An alternative that works nicely over a fast network is to generate the
polynomial and also do a little sieving. This will generate the complete
factor base, which all of the sieving machines can simultaneously read
from a network directory. The factor base is read-only once generated,
so this is safe.
Some notes on this process:
1. You can always just make up the polynomial you want Msieve to use,
instead of waiting for the library to generate its own. This is desirable
if you already know the polynomial to use. Stick the polynomial into
a text file and run the recipe like normal.

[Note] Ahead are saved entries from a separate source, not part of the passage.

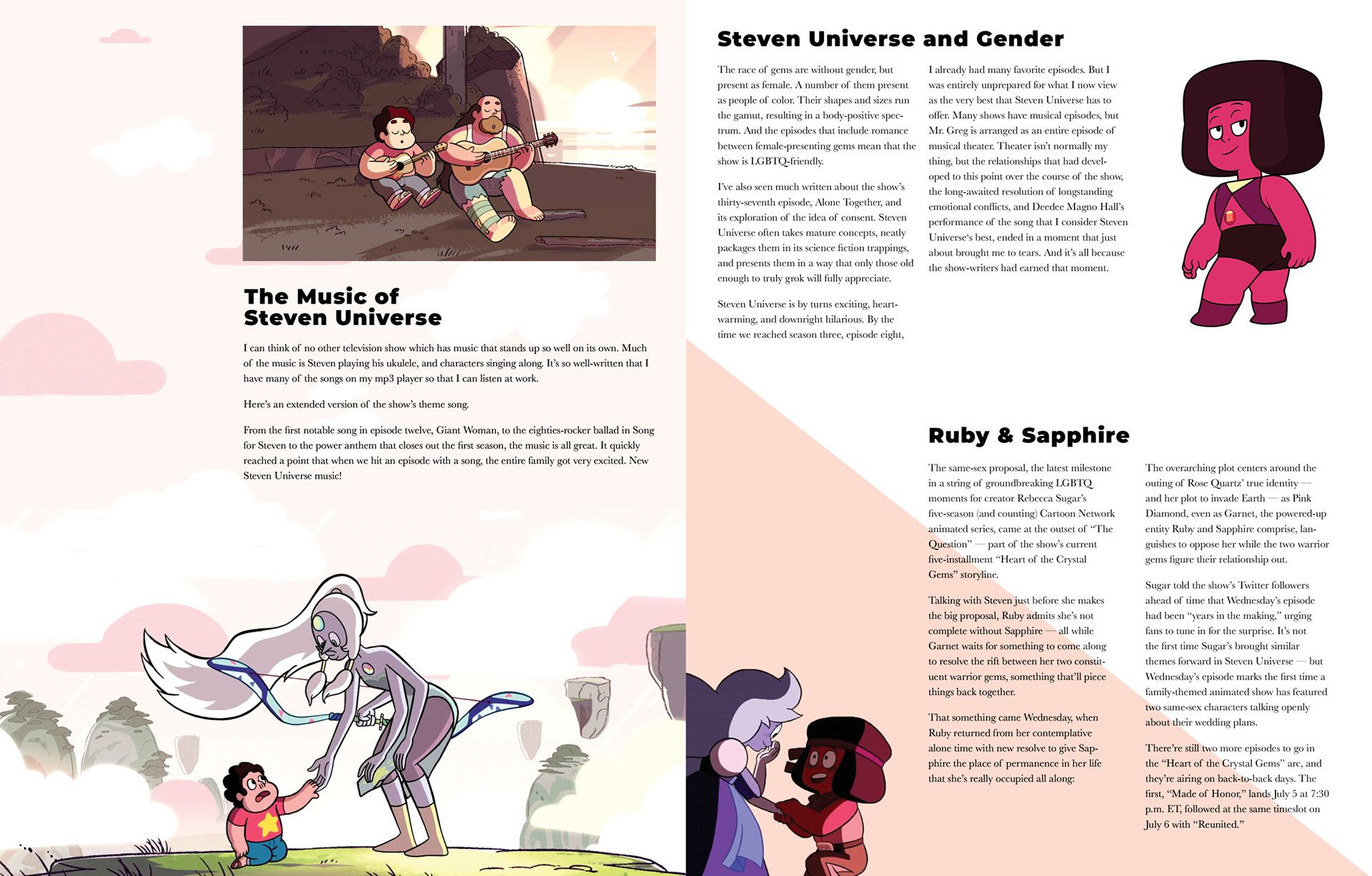 The Music of Steven Universe

I can think of no other television show which has music that stands up so well on its own. Much of the music is Steven playing his ukulele, and characters singing along. It's so well-written that I have many of the songs on my mp3 player so that I can listen at work.

Here's an extended version of the show's theme song.

From the first notable song in episode twelve, Giant Woman, to the eighties-rocker ballad in Song for Steven to the power anthem that closes out the first season, the music is all great. It quickly reached a point that when we hit an episode with a song, the entire family got very excited. New Steven Universe music!

Steven Universe and Gender

The race of gems are without gender, but present as female. A number of them present as people of color. Their shapes and sizes run the gamut, resulting in a body-positive spectrum. And the episodes that include romance between female-presenting gems mean that the show is LGBTQ-friendly.

I've also seen much written about the show's thirty-seventh episode, Alone Together, and its exploration of the idea of consent. Steven Universe often takes mature concepts, neatly packages them in its science fiction trappings, and presents them in a way that only those old enough to truly grok will fully appreciate.

Steven Universe is by turns exciting, heartwarming, and downright hilarious. By the time we reached season three, episode eight, I already had many favorite episodes. But I was entirely unprepared for what I now view as the very best that Steven Universe has to offer. Many shows have musical episodes, but Mr. Greg is arranged as an entire episode of musical theater. Theater isn't normally my thing, but the relationships that had developed to this point over the course of the show, the long-awaited resolution of longstanding emotional conflicts, and Deedee Magno Hall's performance of the song that I consider Steven Universe's best, ended in a moment that just about brought me to tears. And it's all because the show-writers had earned that moment.

Ruby & Sapphire

The same-sex proposal, the latest milestone in a string of groundbreaking LGBTQ moments for creator Rebecca Sugar's five-season (and counting) Cartoon Network animated series, came at the outset of "The Question" — part of the show's current five-installment "Heart of the Crystal Gems" storyline.

Talking with Steven just before she makes the big proposal, Ruby admits she's not complete without Sapphire — all while Garnet waits for something to come along to resolve the rift between her two constituent warrior gems, something that'll piece things back together.

That something came Wednesday, when Ruby returned from her contemplative alone time with new resolve to give Sapphire the place of permanence in her life that she's really occupied all along:

The overarching plot centers around the outing of Rose Quartz' true identity — and her plot to invade Earth — as Pink Diamond, even as Garnet, the powered-up entity Ruby and Sapphire comprise, languishes to oppose her while the two warrior gems figure their relationship out.

Sugar told the show's Twitter followers ahead of time that Wednesday's episode had been "years in the making," urging fans to tune in for the surprise. It's not the first time Sugar's brought similar themes forward in Steven Universe — but Wednesday's episode marks the first time a family-themed animated show has featured two same-sex characters talking openly about their wedding plans.

There're still two more episodes to go in the "Heart of the Crystal Gems" arc, and they're airing on back-to-back days. The first, "Made of Honor," lands July 5 at 7:30 p.m. ET, followed at the same timeslot on July 6 with "Reunited."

2. NFS works better if you budget a sizable chunk of time for selecting
polnomials. If you're impatient, or just want something for a quick
test, interrupting Msieve while polynomial generation is in progress
will immediately print the current best polynomial to the factor base
file. You can also put a time limit on polynomial generation from
the command line.
3. Because Msieve uses a line siever, the range to sieve is measured in
'lines' This is a number 'b' between 1 and infinity, and specifying
the range to sieve involves just specifying a starting and ending value
of b
4. *Unlike* the quadratic sieve, the rate at which relations accumulate
is not constant. Small b values will generate many more relations than
large b values. Further, the library cannot just make up work to do
at random because it's likely that different sieving machines will
repeat each other's work. This means that for NFS, the bookkeeping
burden is on the user and not on the computer. One way to handle
this is to have a script assign relatively small ranges of work when
it notices sieving machines finishing their current range. A much
better way, not implemented, would be for the library to be told how
many machines are sieving and which number (1 to total) identifies
the current sieving machine. Then each sieving machine only does 1
out of every 'total' sieve lines. This automatically balances the
load fairly with no bookkeeping overhead, as long as all the sieving
machines are about the same speed.
5. If interrupted, a sieving machine will complete its current line and
state the line that it finished. A script can then parse the logfile
or the screen output and use that to restart from that point later on.